-------- TEKST OM TE LEZEN --------
Wel, u hoort het straks in de Lutherse mis terug.
Dat heeft alles te maken met keuzes die Bach bij de
samenstelling van deze mis heeft gedaan.
Een ‘duiventil’, zo noemde Carl Philipp Emanuel, Bachs tweede
zoon, zijn ouderlijk huis.
Het was er een komen en gaan van vrienden en bewonderaars.
Geen musicus kon in Bachs tijd op bezoek in of doortocht door Leipzig
de
verleiding weerstaan de grote meester te bezoeken. Onder die bezoekers
waren
musici van naam. Via hen en door zelf te reizen naar toonaangevende
culturele
steden als Dresden, beschikte Bach over een uitgebreide bibliotheek met
composities van collega’s uit binnen- en buitenland.
Van de Italiaan Pergolesi bijvoorbeeld bezat hij een
afschrift van zijn beroemde ‘Stabat Mater’, hij bezat afschriften van
werken
van o.a. Palestrina, Buxtehude, Vivaldi, Händel, Pachelbel en
uiteraard van
familieleden uit het muzikale geslacht Bach.
Een componist die door hem zeer hoog werd geacht was de voor
ons vaak onbekende Jan Dismas Zelenka uit Bohemen, die hofcomponist was
in Dresden.
Zelenka was in dienst van het rooms-katholieke hof in Dresden en
schreef een
groot aantal missen voor de rooms-katholieke eredienst. Missen die ook
daadwerkelijk in deze diensten werden uitgevoerd en er een onmisbaar
deel van
waren.
Bach daarentegen was in dienst van de gemeente Leipzig en
verbonden aan de Lutherse kerken in die plaats. Verbonden dus aan
protestantse
kerken. Hij schreef liturgische muziek in de vorm van cantates die op
hun beurt
weer een wezenlijk deel waren van de Lutherse eredienst.
Het kan daarom vreemd lijken dat Bach zich als protestant
inlaat met een ogenschijnlijk roomse mis.
Maar in Bachs tijd was het Latijn in de Lutherse eredienst
zeker niet volledig verdrongen door het Duits en waren Kyrie en Gloria
gewoon
onderdelen van de Lutherse liturgie.
-------- RUWE GEGEVENS --------
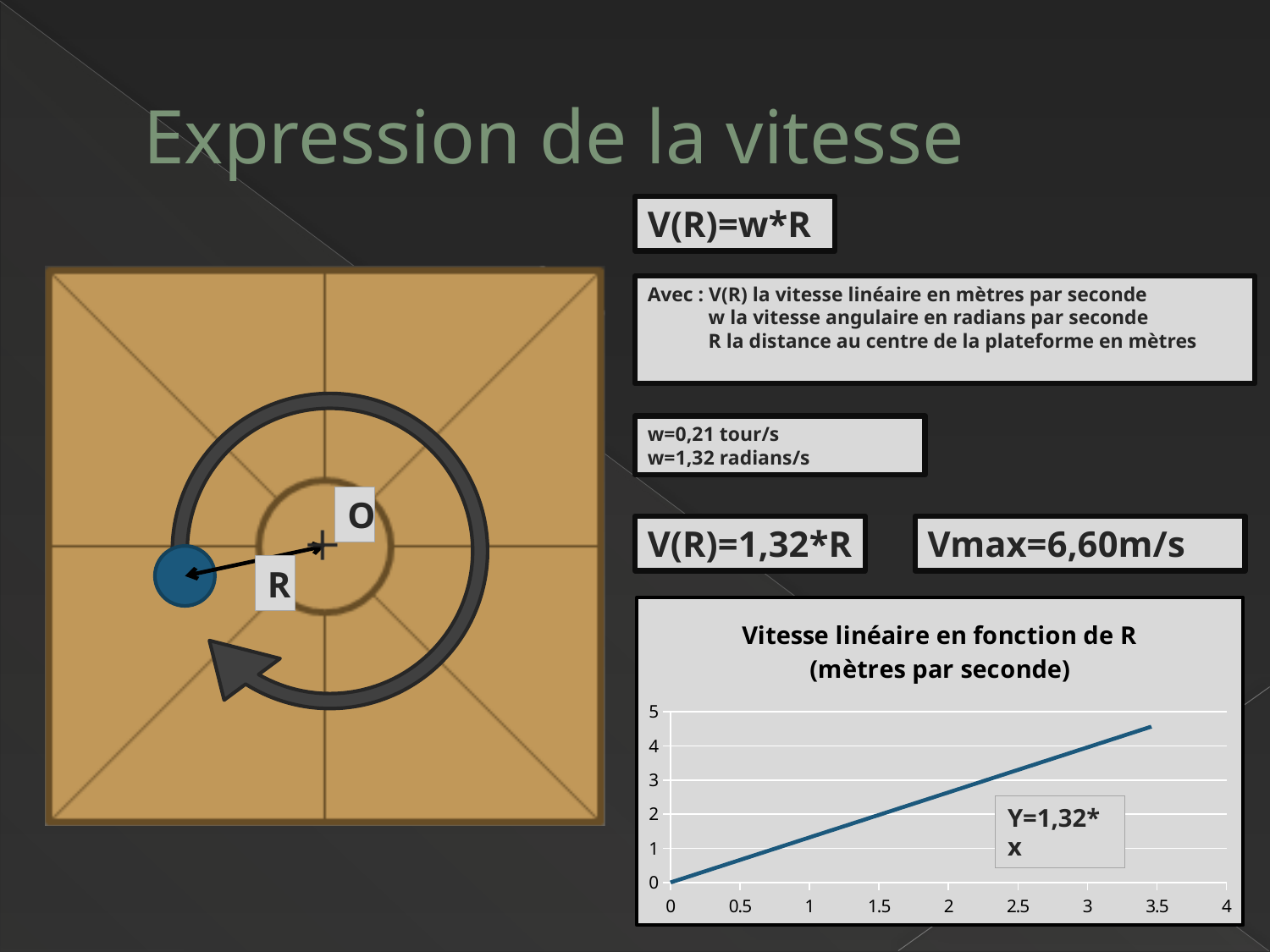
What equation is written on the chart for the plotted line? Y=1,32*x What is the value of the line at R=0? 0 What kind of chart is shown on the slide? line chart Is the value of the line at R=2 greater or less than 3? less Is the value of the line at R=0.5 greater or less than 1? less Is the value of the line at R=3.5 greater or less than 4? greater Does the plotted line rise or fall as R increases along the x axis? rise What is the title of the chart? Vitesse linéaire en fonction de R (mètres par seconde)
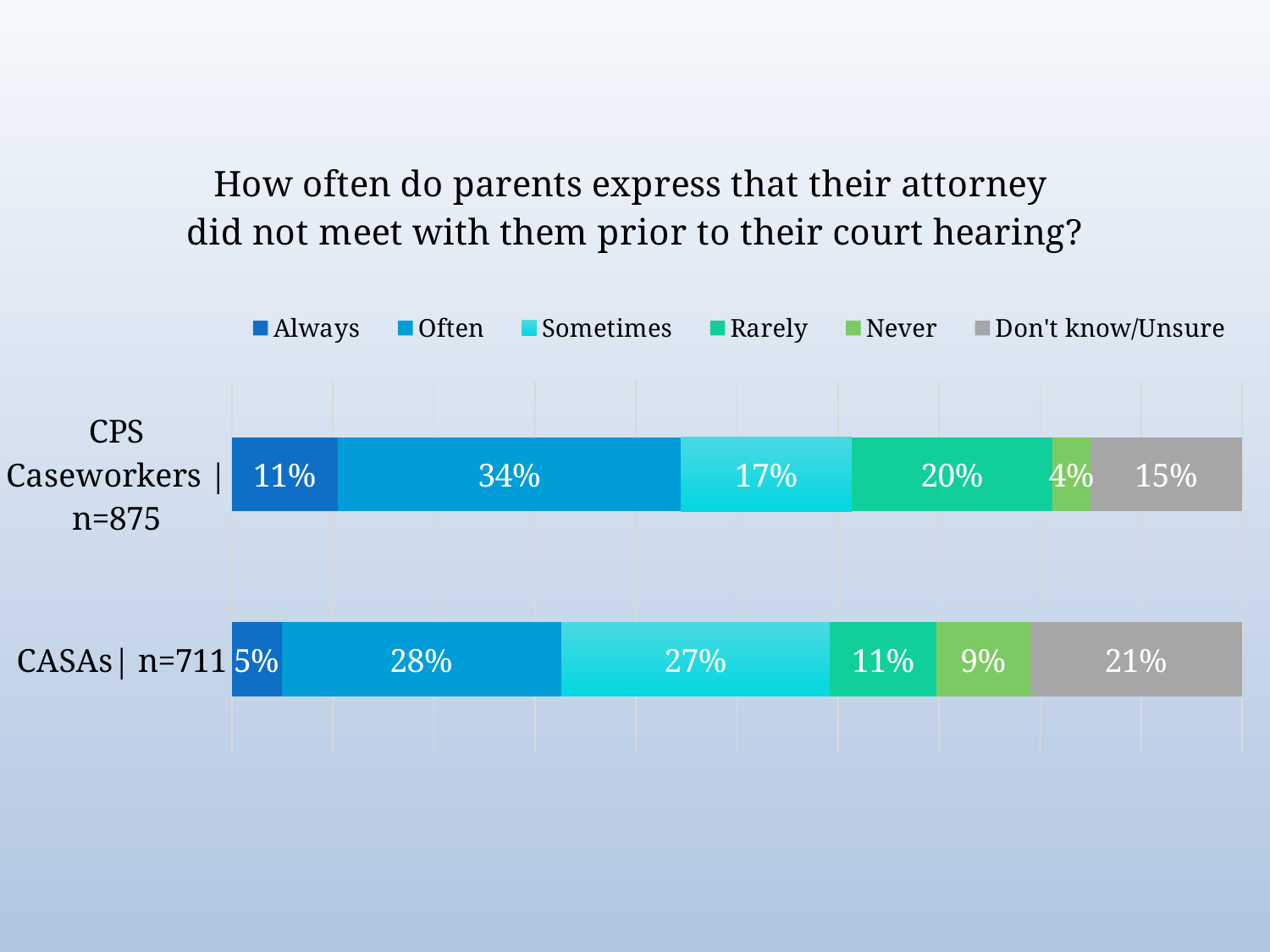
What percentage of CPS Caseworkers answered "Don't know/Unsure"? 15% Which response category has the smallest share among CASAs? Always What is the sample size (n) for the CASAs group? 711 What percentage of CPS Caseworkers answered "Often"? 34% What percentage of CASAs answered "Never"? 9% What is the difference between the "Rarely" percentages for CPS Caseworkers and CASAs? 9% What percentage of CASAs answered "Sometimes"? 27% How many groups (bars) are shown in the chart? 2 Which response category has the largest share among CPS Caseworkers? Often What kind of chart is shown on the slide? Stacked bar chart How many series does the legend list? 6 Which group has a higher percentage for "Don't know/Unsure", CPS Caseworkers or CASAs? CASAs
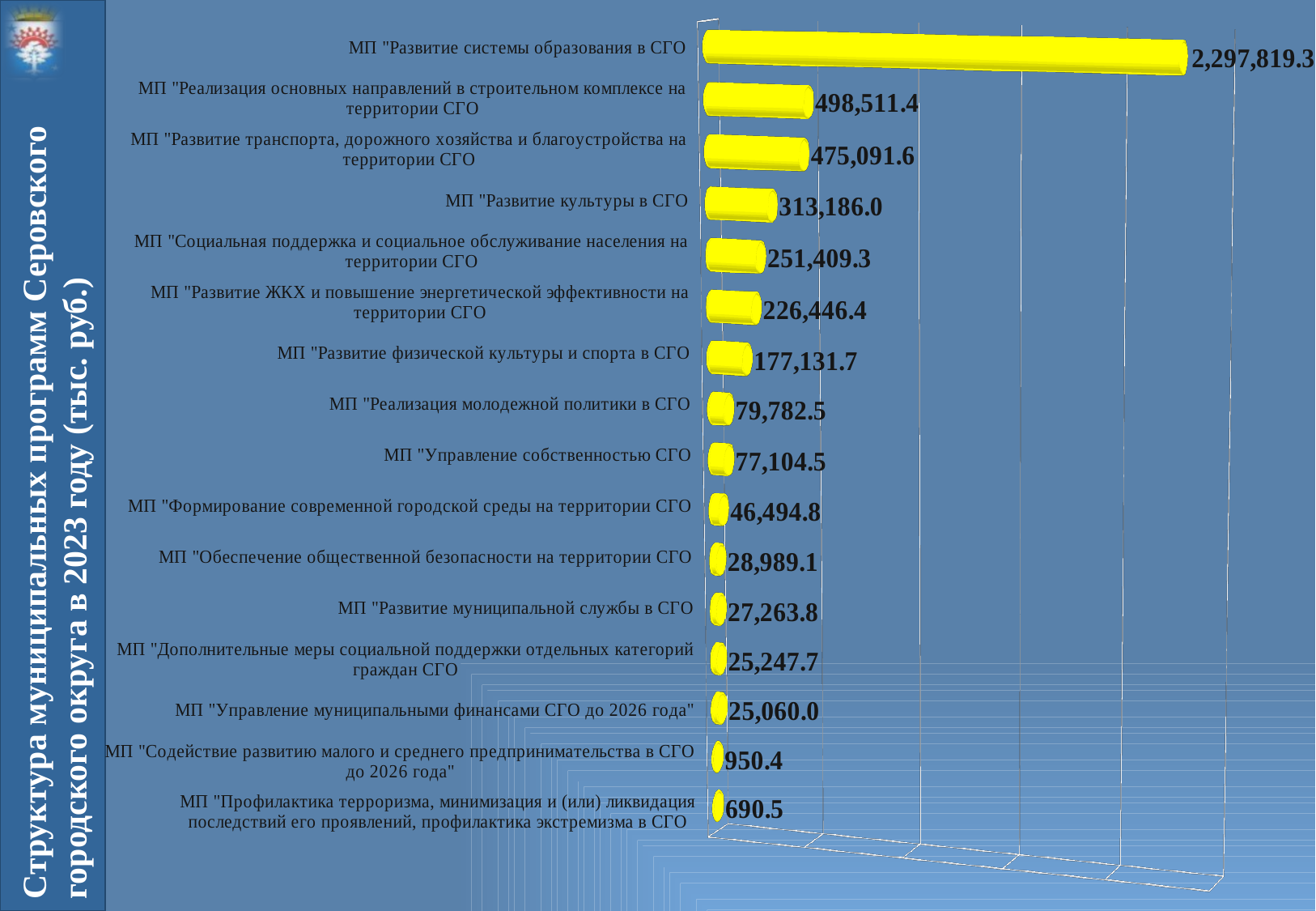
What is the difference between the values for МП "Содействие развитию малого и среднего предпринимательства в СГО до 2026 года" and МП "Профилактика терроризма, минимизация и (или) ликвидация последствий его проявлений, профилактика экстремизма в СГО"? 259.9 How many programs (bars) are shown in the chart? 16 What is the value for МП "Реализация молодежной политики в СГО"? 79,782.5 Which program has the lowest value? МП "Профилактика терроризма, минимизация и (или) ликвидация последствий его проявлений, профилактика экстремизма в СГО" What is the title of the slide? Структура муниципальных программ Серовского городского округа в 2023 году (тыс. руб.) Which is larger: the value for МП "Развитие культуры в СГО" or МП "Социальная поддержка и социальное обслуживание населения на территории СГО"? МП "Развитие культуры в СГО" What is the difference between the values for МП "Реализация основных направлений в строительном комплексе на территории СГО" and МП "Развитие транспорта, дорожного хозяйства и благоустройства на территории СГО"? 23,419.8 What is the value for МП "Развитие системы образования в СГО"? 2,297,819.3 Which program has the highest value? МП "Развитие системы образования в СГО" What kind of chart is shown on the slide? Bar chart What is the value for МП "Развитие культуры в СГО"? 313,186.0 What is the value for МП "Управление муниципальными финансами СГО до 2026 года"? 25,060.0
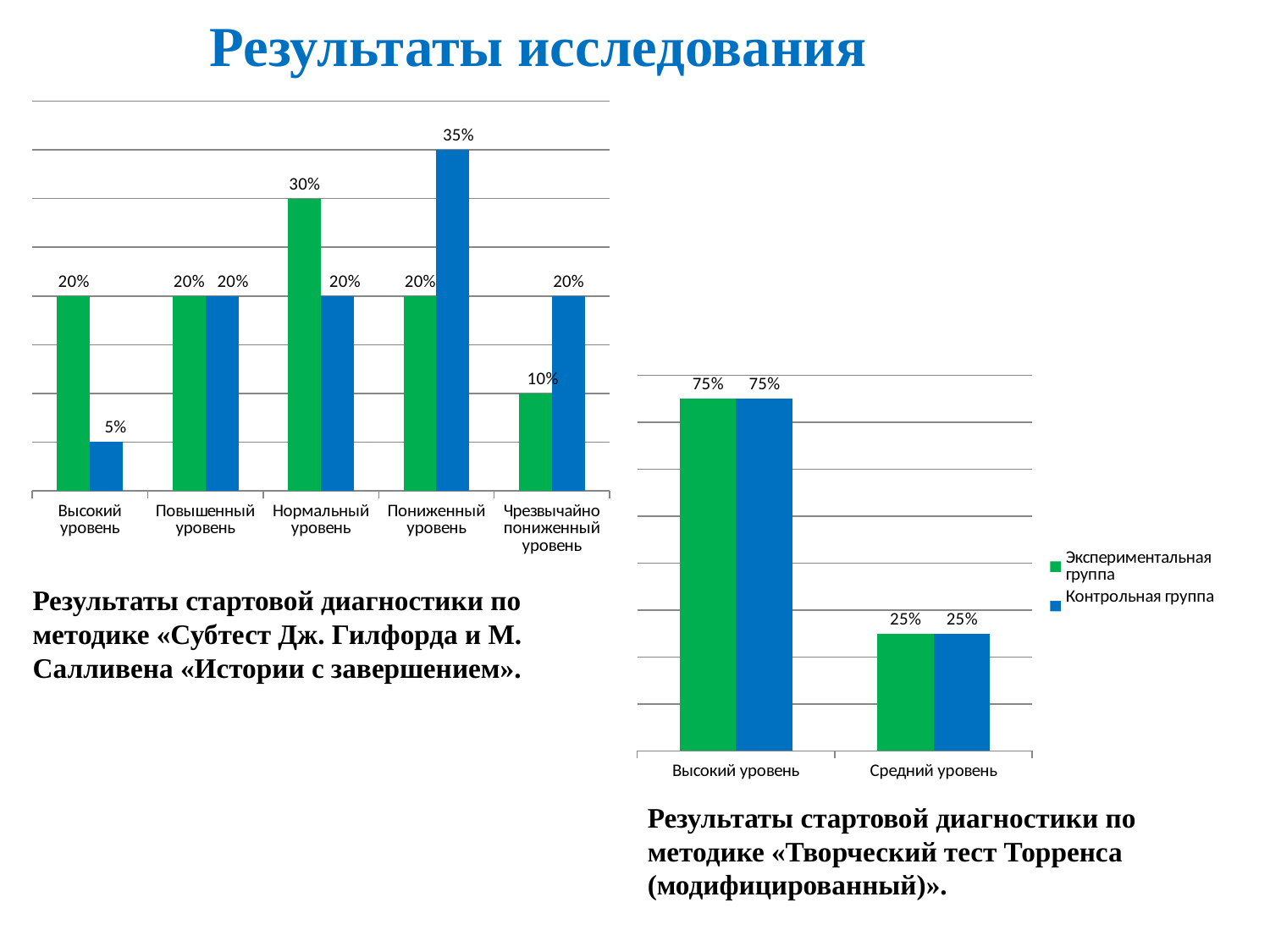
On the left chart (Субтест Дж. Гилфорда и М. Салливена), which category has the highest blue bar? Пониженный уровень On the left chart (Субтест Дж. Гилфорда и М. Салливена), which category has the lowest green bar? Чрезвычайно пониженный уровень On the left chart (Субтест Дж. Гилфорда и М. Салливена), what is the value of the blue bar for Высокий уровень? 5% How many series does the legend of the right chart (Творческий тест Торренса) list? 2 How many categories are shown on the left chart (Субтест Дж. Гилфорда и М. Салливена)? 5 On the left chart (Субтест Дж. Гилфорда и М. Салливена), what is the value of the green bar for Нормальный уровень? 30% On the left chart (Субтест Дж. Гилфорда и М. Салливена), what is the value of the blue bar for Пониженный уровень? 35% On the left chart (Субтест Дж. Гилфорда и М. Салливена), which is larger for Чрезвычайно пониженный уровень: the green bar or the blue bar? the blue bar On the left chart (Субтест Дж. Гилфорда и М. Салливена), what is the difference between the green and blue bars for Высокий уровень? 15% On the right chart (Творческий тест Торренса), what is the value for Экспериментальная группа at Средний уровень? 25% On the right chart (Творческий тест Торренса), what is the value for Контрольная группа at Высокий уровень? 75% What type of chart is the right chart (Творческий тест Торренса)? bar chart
--------
→ **WAT JE DOET**
Geef uit de tekst over Bachs Lutherse mis woordelijk het stuk terug dat begint bij "Geen musicus kon" en doorloopt tot en met "binnen- en buitenland.".

→ **JOUW ANTWOORD**
Geen musicus kon in Bachs tijd op bezoek in of doortocht door Leipzig
de
verleiding weerstaan de grote meester te bezoeken. Onder die bezoekers
waren
musici van naam. Via hen en door zelf te reizen naar toonaangevende
culturele
steden als Dresden, beschikte Bach over een uitgebreide bibliotheek met
composities van collega’s uit binnen- en buitenland.